> [DATA FOR ANALYSIS]

::::::::::

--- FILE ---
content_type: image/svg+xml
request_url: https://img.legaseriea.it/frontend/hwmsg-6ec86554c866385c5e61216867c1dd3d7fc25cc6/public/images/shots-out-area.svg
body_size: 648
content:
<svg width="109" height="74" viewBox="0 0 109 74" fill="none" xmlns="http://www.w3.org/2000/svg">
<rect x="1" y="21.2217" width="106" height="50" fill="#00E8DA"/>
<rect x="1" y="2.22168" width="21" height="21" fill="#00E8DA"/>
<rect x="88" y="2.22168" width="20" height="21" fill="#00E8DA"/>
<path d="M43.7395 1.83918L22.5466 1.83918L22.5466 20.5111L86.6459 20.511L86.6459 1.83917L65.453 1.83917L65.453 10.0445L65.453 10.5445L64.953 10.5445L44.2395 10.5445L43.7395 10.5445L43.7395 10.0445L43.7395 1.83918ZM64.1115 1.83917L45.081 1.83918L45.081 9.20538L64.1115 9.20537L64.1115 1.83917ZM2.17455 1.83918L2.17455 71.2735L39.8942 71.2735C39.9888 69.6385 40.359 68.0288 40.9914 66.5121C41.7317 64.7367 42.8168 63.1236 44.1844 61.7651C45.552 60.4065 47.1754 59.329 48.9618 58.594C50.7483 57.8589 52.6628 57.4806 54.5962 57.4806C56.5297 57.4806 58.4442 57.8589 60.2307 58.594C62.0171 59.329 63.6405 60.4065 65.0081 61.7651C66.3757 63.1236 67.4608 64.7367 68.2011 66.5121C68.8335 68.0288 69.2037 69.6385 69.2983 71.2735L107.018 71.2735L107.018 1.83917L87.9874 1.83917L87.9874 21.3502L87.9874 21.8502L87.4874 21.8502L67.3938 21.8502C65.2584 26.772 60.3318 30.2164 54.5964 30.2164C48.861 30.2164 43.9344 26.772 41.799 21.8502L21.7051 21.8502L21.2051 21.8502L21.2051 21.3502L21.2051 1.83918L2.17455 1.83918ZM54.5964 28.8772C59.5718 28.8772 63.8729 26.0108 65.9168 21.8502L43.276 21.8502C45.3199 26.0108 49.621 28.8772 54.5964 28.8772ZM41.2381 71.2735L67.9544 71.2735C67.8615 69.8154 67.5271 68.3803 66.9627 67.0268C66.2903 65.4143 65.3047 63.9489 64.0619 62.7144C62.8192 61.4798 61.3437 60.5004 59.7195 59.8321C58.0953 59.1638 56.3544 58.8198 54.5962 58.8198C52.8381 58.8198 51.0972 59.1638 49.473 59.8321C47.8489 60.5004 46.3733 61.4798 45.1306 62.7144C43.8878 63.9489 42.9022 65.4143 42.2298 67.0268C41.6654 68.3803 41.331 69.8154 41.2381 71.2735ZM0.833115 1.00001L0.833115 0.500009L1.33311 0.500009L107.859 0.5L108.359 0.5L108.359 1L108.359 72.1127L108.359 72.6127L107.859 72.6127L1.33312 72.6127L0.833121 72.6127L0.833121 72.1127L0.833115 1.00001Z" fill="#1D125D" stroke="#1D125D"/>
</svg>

::::::::::

Filter the material above down to the lines that hold the word "height".

<svg width="109" height="74" viewBox="0 0 109 74" fill="none" xmlns="http://www.w3.org/2000/svg">
<rect x="1" y="21.2217" width="106" height="50" fill="#00E8DA"/>
<rect x="1" y="2.22168" width="21" height="21" fill="#00E8DA"/>
<rect x="88" y="2.22168" width="20" height="21" fill="#00E8DA"/>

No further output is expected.